-- START TEXT SECTION --
The quartet stood in a line: saxophonist/clarinetist, guitarist, double bassist, then drummer. Their music packed the Black Gate Cultural Centre's basement venue as candle flames danced shadows across its low walls. Matthew Berrill's clarinet had the melody—"Anything Goes" by Cole Porter, whose music they were celebrating for the night. He moved into the upper reaches of his instrument like a pilot taking off, experienced and cool. Aengus Hackett proved himself an ingenious accompanist as he weaved his licks through the complex guitar chords. When he moved into his solo his octave-licks were sharp, clear, like a featherweight's knuckles. Below him Dan Bodwell's bass put muscle behind his strikes and Barry Duffy's drumming pushed the music onwards. Head down, focused, subtle and strong.

Two songs later on "Love For Sale," the band moved from the safety of reproduction and delved into freer territory. Where Duffy kept a skeletal beat on the rims of his kit, leaving Bodwell to drive the music. He was a rhythmic player, more interested in movement than harmony. His basslines swung with the physicality of a dance or fight while Berrill and Hackett skated tenor sax and guitar licks atop their surface. They seemed to be darting at one another rather than weaving themselves about each other, like two snakes squaring up for a battle. It was tense, different music, that turned the familiarity of Porter's songbook into an unexplored sonic lexicon.

At their best this quartet was thrilling. Berrill in particular proved himself an inventive and original musician. He positioned his style somewhere between Charlie Parker's With Strings and Stan Getz. His solos flowed like With Strings's melodies, but there were snatches of phrasing that echoed Getz's use of concise, clear motifs. That were varied with the deftness of Hemingway's sentences and the spontaneity of Kerouac's prose.
-- END TEXT SECTION --
-- START INFORMATION SHOWN --
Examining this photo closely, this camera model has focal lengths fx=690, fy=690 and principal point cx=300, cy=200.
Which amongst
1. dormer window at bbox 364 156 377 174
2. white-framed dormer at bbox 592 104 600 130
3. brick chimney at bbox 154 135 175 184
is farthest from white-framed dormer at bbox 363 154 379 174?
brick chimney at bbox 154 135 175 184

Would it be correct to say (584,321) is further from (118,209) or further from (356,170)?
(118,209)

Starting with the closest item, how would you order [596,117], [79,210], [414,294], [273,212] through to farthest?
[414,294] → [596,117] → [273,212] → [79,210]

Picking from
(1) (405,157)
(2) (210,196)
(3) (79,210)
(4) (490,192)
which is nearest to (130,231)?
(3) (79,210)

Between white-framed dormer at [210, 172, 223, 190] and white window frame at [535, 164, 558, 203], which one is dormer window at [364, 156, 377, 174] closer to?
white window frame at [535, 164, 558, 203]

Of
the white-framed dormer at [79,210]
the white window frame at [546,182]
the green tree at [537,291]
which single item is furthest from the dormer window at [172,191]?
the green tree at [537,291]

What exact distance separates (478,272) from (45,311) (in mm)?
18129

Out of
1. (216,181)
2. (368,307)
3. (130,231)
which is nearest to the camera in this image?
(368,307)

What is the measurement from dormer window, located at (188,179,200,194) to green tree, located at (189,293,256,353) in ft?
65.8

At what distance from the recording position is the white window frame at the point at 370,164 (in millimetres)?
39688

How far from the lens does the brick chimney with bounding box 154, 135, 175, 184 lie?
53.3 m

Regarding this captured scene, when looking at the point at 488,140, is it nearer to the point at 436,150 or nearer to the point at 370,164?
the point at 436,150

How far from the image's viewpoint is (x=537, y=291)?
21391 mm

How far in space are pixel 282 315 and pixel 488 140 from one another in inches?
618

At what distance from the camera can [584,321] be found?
-- END INFORMATION SHOWN --
### TASK 1
Name each member of the quartet in the review, giving their full names.
### TASK 2
From the review, write out word for word the passage starting with "Two songs later" and going on through "unexplored sonic lexicon.".
Work only from the review when you respond.

### TASK ANSWER 1
Matthew Berrill, Aengus Hackett, Dan Bodwell, Barry Duffy

### TASK ANSWER 2
Two songs later on "Love For Sale," the band moved from the safety of reproduction and delved into freer territory. Where Duffy kept a skeletal beat on the rims of his kit, leaving Bodwell to drive the music. He was a rhythmic player, more interested in movement than harmony. His basslines swung with the physicality of a dance or fight while Berrill and Hackett skated tenor sax and guitar licks atop their surface. They seemed to be darting at one another rather than weaving themselves about each other, like two snakes squaring up for a battle. It was tense, different music, that turned the familiarity of Porter's songbook into an unexplored sonic lexicon.